What was merely habit or perhaps a laughable character flaw in an otherwise harmless larger than life celebrity figure, has now become, with his investiture to national office, a grave embarrassment that has long since burst from the boundaries of media bleats, tweets, crawls, and blasts. It pervades our everyday lives. It does so whether we are resolute in our self-imposed news blackouts, or we bathe masochistically in the fetid waters of wall-to-wall coverage in all media 24 hours a day. It does so often, and with such disregard for even the most trivial of expectations of decorum. The only rationale is that he has warned all and several, generally and specifically, that, as his wife, and as a spokesperson on the government payroll have told us with straight faces, that if he is insulted, he will return the favor, ten times worse. Ahab famously exclaimed, “I’d strike the sun if it insulted me!” We are all the president’s white whale.

What is to be done? Apparently nothing.

We are to take solace in our ability to allow regular stresses of this insubstantial sort to leave us at worst numb to further onslaughts. It is after all just words. The positive view, as I started by saying, is that at least we’ve not had to confront this before, nor have our forebears, lo, unto ten or a dozen generations.

However, numb as we may be, we cannot allow that lull to set in that leads inevitably to a sleep. Early on, the caution was not to allow any of a consort of forces, the perpetrator himself, or any of those resources of information we all depend upon, regardless of political affiliation or persuasion that unceasingly report on and then perseverate on the meaning of his latest twisted utterance, to allow us to believe that there is something normal about this behavior. So far few see it as normal. And those who believe that avoiding the subject will somehow convey protection, they will inevitably discover that, like Rip van Winkle did, not paying attention, even voluntarily, will lead to shocks he never had to contend with.

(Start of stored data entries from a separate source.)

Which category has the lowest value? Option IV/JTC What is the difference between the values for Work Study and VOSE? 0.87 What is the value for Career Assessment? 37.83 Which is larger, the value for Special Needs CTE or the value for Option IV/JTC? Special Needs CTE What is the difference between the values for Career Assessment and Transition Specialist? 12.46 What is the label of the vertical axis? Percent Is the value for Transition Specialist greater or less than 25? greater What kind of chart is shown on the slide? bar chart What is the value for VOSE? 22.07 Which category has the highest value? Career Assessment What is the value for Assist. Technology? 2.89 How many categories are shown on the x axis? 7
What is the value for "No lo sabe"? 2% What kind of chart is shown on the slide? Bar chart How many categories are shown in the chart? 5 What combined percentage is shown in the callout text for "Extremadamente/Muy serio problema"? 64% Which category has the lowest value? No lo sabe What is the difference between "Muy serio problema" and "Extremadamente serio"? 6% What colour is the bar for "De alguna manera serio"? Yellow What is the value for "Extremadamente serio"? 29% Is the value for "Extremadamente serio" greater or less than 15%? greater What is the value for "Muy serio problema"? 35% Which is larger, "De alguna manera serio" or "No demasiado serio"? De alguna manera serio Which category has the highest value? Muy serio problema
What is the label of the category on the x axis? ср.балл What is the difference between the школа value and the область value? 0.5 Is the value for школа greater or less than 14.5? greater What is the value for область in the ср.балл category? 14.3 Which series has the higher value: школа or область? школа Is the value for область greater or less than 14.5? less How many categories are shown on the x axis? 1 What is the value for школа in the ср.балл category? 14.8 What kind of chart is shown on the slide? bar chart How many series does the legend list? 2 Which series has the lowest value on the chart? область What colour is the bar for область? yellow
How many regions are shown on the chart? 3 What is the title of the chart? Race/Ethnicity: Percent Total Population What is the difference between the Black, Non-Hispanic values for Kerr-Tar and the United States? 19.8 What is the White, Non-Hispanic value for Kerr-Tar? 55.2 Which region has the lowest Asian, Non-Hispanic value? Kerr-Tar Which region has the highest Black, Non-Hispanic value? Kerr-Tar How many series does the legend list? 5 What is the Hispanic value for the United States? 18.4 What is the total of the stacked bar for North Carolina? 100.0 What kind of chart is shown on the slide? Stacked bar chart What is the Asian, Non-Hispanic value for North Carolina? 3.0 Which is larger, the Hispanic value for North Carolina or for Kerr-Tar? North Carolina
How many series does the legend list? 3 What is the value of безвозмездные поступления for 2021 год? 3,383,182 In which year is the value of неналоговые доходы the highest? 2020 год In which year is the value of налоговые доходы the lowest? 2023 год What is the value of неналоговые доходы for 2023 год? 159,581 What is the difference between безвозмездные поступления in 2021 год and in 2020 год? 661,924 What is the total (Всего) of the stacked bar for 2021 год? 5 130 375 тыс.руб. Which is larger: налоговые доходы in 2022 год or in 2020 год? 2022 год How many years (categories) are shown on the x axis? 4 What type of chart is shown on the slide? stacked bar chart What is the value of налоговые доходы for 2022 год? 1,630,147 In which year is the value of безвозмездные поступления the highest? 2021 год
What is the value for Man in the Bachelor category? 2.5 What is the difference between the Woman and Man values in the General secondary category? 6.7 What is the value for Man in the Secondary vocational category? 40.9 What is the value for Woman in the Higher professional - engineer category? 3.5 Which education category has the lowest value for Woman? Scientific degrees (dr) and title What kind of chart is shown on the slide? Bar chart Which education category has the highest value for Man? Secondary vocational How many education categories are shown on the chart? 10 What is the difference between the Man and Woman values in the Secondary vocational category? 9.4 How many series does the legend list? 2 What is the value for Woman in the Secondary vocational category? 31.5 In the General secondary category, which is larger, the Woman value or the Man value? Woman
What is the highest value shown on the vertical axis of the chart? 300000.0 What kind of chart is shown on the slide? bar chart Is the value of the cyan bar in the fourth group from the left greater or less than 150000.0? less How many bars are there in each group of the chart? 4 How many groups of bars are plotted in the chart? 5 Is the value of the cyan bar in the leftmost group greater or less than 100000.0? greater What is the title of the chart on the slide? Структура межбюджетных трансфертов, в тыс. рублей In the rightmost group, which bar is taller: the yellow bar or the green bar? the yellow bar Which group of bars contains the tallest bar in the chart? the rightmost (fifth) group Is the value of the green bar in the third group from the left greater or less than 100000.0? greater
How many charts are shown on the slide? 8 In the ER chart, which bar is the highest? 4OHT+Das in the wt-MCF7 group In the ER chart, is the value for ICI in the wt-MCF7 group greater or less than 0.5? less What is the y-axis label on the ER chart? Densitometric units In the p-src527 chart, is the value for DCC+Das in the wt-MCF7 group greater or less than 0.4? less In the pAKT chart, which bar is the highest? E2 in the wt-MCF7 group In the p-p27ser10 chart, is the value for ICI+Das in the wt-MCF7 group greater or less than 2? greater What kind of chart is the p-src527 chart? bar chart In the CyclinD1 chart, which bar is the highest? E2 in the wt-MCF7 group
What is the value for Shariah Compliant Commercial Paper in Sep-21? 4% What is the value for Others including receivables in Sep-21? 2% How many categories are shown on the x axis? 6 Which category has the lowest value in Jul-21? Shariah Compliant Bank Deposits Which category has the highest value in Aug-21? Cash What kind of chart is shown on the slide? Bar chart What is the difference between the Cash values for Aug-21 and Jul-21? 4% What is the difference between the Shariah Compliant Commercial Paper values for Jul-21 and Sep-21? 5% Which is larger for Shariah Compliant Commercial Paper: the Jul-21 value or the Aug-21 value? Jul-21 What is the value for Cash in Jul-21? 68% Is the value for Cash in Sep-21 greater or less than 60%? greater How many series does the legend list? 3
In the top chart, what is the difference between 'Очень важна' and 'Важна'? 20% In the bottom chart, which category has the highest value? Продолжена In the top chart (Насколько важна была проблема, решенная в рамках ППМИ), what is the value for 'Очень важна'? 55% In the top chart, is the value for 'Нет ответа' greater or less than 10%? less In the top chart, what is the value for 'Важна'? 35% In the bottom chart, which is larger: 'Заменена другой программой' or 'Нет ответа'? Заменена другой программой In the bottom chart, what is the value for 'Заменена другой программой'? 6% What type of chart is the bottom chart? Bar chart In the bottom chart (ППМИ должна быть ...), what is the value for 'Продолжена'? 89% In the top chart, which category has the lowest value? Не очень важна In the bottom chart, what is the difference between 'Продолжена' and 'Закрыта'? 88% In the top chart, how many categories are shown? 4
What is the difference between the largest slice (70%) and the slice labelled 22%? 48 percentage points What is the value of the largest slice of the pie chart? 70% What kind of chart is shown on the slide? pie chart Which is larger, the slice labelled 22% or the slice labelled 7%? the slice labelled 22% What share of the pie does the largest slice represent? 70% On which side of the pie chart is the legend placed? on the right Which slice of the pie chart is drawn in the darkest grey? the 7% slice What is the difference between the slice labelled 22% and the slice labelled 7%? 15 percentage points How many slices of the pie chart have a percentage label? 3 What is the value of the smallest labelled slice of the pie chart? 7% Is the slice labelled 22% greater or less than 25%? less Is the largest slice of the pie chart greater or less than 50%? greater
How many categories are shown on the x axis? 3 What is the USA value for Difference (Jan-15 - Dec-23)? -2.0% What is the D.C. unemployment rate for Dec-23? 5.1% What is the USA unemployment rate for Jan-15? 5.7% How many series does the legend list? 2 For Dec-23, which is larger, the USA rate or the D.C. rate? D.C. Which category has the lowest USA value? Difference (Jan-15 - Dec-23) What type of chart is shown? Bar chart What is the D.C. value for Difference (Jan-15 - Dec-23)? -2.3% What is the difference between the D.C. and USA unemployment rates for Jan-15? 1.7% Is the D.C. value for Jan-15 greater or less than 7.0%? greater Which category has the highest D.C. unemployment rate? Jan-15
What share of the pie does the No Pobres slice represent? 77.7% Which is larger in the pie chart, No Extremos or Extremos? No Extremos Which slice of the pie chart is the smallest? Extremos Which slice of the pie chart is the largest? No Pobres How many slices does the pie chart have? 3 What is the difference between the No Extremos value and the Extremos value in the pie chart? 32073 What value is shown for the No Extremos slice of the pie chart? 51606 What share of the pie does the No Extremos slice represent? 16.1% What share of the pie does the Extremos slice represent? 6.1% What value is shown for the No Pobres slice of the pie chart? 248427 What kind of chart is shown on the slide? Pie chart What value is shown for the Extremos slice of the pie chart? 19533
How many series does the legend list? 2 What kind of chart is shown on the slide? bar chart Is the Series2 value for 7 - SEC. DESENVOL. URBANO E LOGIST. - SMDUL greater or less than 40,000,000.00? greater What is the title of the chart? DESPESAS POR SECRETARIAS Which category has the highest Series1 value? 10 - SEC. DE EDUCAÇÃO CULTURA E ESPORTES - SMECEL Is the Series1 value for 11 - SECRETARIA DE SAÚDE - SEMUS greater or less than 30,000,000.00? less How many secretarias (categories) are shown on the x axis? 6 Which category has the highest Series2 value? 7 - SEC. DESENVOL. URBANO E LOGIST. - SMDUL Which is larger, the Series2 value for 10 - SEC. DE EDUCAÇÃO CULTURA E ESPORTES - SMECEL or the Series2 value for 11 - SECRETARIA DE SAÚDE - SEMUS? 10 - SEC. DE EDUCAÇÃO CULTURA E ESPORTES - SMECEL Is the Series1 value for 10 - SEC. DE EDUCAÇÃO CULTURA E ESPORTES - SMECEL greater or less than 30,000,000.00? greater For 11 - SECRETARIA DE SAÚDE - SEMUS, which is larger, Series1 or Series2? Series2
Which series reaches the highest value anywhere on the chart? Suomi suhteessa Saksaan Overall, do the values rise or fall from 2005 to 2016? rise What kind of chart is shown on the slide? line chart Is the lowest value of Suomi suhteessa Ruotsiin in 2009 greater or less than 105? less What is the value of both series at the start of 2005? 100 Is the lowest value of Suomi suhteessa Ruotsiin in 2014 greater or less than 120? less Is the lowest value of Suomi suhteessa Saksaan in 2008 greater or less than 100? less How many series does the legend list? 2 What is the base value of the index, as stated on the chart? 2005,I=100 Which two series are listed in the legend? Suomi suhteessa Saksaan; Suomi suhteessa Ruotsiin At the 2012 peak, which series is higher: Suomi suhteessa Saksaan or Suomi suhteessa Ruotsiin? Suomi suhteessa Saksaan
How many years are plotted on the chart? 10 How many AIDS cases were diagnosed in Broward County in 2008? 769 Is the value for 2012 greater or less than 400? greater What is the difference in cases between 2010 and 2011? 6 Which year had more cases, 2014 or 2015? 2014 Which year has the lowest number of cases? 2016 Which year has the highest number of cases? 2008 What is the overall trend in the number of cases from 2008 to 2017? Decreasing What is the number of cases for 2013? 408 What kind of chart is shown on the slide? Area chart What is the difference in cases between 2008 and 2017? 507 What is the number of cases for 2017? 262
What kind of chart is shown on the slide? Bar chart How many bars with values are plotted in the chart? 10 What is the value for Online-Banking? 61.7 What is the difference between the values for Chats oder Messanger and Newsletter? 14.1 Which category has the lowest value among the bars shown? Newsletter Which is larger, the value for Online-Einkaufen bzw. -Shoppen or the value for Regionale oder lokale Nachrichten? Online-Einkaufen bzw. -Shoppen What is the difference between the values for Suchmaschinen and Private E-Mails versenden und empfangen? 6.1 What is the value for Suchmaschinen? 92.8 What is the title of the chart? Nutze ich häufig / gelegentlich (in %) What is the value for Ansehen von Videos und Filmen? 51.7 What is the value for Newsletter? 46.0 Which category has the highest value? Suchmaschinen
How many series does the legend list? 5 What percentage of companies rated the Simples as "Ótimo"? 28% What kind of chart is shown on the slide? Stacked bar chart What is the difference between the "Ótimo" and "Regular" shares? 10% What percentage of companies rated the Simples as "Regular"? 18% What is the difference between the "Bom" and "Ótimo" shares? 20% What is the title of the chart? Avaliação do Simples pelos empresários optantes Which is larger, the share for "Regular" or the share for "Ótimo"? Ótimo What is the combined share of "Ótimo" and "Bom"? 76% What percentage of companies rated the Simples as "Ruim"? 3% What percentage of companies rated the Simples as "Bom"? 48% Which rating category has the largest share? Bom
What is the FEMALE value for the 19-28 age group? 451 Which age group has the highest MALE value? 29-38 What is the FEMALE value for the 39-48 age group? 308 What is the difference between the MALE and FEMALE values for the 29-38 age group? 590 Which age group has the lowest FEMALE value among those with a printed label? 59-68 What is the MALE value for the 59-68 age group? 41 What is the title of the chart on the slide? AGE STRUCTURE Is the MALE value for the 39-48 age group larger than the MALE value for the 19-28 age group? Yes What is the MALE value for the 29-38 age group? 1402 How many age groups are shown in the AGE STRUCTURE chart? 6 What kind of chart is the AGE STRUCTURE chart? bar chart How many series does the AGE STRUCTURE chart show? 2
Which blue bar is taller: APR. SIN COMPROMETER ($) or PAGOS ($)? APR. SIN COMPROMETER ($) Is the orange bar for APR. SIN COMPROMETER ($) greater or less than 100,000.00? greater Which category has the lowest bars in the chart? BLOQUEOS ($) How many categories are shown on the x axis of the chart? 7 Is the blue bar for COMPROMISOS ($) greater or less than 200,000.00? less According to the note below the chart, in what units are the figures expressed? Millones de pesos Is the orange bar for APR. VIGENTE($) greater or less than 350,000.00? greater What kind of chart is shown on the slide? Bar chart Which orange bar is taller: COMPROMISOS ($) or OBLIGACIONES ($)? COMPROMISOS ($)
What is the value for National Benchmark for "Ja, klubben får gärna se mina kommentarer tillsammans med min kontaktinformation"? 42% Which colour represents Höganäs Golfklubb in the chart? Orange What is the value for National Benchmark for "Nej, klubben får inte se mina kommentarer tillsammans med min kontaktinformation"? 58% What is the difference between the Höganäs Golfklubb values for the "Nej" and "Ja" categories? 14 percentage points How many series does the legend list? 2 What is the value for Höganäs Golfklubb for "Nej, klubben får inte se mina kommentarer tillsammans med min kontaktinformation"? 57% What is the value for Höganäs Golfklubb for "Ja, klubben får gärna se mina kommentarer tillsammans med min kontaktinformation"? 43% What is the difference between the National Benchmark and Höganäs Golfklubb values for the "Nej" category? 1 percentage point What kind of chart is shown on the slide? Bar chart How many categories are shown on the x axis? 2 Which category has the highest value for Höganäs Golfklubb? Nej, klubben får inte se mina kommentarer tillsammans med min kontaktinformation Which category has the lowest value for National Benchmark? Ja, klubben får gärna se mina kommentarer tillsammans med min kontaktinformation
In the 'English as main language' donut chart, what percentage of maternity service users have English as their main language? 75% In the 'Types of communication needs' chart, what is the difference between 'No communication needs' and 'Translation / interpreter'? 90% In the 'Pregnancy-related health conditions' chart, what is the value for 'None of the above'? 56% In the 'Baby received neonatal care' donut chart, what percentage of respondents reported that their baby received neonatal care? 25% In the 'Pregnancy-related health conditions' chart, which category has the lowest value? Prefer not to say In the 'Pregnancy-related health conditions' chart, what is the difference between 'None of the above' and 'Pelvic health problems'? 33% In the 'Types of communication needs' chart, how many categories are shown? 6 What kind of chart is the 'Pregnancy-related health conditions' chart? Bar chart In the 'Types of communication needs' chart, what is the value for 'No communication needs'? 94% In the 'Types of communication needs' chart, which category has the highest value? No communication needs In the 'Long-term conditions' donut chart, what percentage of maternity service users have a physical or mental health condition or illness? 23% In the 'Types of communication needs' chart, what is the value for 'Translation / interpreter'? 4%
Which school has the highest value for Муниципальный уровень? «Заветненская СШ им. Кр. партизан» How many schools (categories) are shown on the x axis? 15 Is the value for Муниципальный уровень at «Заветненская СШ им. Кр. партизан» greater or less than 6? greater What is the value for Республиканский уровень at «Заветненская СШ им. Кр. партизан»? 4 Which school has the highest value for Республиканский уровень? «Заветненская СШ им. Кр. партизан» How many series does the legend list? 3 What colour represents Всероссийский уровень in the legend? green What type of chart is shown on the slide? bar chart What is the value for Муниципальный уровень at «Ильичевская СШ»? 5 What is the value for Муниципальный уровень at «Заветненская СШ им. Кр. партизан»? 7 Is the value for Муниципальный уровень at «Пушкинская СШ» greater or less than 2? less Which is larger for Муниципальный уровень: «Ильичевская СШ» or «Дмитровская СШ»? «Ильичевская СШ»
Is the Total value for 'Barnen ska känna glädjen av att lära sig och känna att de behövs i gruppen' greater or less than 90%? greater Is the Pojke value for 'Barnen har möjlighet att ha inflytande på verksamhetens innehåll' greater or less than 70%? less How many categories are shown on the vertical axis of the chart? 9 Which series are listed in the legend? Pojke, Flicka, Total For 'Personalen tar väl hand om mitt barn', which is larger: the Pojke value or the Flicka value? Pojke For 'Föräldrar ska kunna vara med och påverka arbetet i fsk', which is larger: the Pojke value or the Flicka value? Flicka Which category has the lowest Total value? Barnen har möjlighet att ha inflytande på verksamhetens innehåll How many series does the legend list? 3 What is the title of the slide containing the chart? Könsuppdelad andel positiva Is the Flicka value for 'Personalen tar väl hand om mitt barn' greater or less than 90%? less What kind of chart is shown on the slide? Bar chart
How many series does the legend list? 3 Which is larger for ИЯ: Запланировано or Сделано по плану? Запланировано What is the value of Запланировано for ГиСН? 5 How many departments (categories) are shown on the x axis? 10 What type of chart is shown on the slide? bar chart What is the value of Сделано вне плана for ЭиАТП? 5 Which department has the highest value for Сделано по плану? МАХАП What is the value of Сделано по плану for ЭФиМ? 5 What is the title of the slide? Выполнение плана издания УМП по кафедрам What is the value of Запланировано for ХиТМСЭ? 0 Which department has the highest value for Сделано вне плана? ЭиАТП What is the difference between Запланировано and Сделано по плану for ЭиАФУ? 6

For the culprit, there is no apparent effort involved in being himself. The energy required will always outlast the aggregate energy we must all expend, first, trying to keep up, and then, recognizing the impossibility of the task—the fount of opprobrium that is his consciousness is inexhaustible—we stop paying attention altogether and let him just carry on.

Rather we must have some faith that there will be some intervention from sources unknown, and essentially unpredictable. We have never seen such an affront to reason and civility, and it is ridiculous to expect that the only remedy will derive from some zealous application of reason, never before mustered and never before applied—just as reason and civility and determination have saved us from more easily characterizable global threats, blessedly palpable and substantive in their being, in the past, they are of no use now.

If there is some secret worm of genius at work here, the only objective can be that indeed, eventually, we will all get so tired we will just let him carry on. And indeed, the insults will stop, because the chief trigger is any expression of the reality he prefers not to confront and never has his entire life.